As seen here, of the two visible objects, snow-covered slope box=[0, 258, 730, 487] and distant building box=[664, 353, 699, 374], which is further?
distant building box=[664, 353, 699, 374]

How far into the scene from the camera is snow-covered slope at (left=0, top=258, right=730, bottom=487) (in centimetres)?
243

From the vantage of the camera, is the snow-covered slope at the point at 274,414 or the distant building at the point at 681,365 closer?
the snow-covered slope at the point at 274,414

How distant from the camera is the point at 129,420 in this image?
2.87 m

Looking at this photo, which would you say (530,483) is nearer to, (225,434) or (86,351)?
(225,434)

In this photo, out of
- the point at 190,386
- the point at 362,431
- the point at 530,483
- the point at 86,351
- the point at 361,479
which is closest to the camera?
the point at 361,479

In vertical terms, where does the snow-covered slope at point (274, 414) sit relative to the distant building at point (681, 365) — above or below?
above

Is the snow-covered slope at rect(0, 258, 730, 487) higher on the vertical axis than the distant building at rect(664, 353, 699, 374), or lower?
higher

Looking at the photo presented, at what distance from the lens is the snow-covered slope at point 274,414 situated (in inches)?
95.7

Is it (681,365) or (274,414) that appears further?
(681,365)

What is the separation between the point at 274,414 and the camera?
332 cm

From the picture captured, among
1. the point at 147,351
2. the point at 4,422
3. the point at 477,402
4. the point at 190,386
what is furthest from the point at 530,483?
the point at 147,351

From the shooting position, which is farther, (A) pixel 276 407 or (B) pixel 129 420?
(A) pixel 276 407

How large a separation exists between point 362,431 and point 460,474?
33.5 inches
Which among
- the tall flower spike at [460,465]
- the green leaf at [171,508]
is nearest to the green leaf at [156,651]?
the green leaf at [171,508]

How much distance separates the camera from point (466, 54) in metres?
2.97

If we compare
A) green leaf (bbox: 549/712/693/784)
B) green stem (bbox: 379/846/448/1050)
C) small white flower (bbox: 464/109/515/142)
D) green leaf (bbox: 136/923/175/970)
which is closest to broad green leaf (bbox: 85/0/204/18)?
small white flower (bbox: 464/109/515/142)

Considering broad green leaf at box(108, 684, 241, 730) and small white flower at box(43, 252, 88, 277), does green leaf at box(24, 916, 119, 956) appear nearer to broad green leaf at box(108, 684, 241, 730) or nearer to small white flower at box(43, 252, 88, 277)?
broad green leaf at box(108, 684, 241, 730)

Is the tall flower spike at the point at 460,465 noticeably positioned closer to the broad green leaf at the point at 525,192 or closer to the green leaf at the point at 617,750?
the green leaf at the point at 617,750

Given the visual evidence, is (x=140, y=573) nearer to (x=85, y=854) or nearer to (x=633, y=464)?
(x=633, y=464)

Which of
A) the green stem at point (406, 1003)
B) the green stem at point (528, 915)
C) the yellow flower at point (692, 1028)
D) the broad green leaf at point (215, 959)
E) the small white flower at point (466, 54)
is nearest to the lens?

───

§ WHAT TO PRODUCE
Print all of the rows above word for word, without changing any character.

§ OUTPUT FOR THIS EXERCISE
As seen here, of the two visible objects, snow-covered slope box=[0, 258, 730, 487] and distant building box=[664, 353, 699, 374], which is further?
distant building box=[664, 353, 699, 374]

How far into the scene from the camera is snow-covered slope at (left=0, top=258, right=730, bottom=487) (in centimetres)?
243

From the vantage of the camera, is the snow-covered slope at the point at 274,414 or the distant building at the point at 681,365 closer?
the snow-covered slope at the point at 274,414

How distant from the camera is the point at 129,420 in this image?
2.87 m

Looking at this photo, which would you say (530,483) is nearer to, (225,434) or (86,351)?
(225,434)

In this photo, out of
- the point at 190,386
- the point at 362,431
- the point at 530,483
- the point at 86,351
- the point at 361,479
which is closest to the camera?
the point at 361,479

In vertical terms, where does the snow-covered slope at point (274, 414) sit relative to the distant building at point (681, 365) — above or below?
above

Is the snow-covered slope at rect(0, 258, 730, 487) higher on the vertical axis than the distant building at rect(664, 353, 699, 374), or lower?
higher

Looking at the photo presented, at what distance from the lens is the snow-covered slope at point 274,414 situated (in inches)?
95.7

Is it (681,365) or (274,414) that appears further?
(681,365)

What is the separation between the point at 274,414 and the camera?
332 cm

From the picture captured, among
1. the point at 147,351
2. the point at 4,422
3. the point at 477,402
4. the point at 190,386
what is furthest from the point at 530,483?
the point at 147,351

From the shooting position, which is farther, (A) pixel 276 407 or (B) pixel 129 420?
(A) pixel 276 407

How large a separation exists between point 362,431 and point 460,474?
33.5 inches
Which among
- the tall flower spike at [460,465]
- the green leaf at [171,508]
is nearest to the green leaf at [156,651]?
the green leaf at [171,508]

How much distance separates the camera from point (466, 54) in metres?
2.97

If we compare
A) green leaf (bbox: 549/712/693/784)
B) green stem (bbox: 379/846/448/1050)
C) small white flower (bbox: 464/109/515/142)
D) green leaf (bbox: 136/923/175/970)
which is closest to broad green leaf (bbox: 85/0/204/18)?
small white flower (bbox: 464/109/515/142)

Considering broad green leaf at box(108, 684, 241, 730) and small white flower at box(43, 252, 88, 277), does green leaf at box(24, 916, 119, 956) appear nearer to broad green leaf at box(108, 684, 241, 730) or nearer to small white flower at box(43, 252, 88, 277)?
broad green leaf at box(108, 684, 241, 730)

Is the tall flower spike at the point at 460,465 noticeably positioned closer to the broad green leaf at the point at 525,192 or closer to the green leaf at the point at 617,750?
the green leaf at the point at 617,750

Given the visual evidence, is (x=140, y=573) nearer to (x=85, y=854) or nearer to (x=633, y=464)?
(x=633, y=464)

Which of
A) the green stem at point (406, 1003)
B) the green stem at point (528, 915)
C) the yellow flower at point (692, 1028)
D) the broad green leaf at point (215, 959)
E) the small white flower at point (466, 54)
is nearest to the lens?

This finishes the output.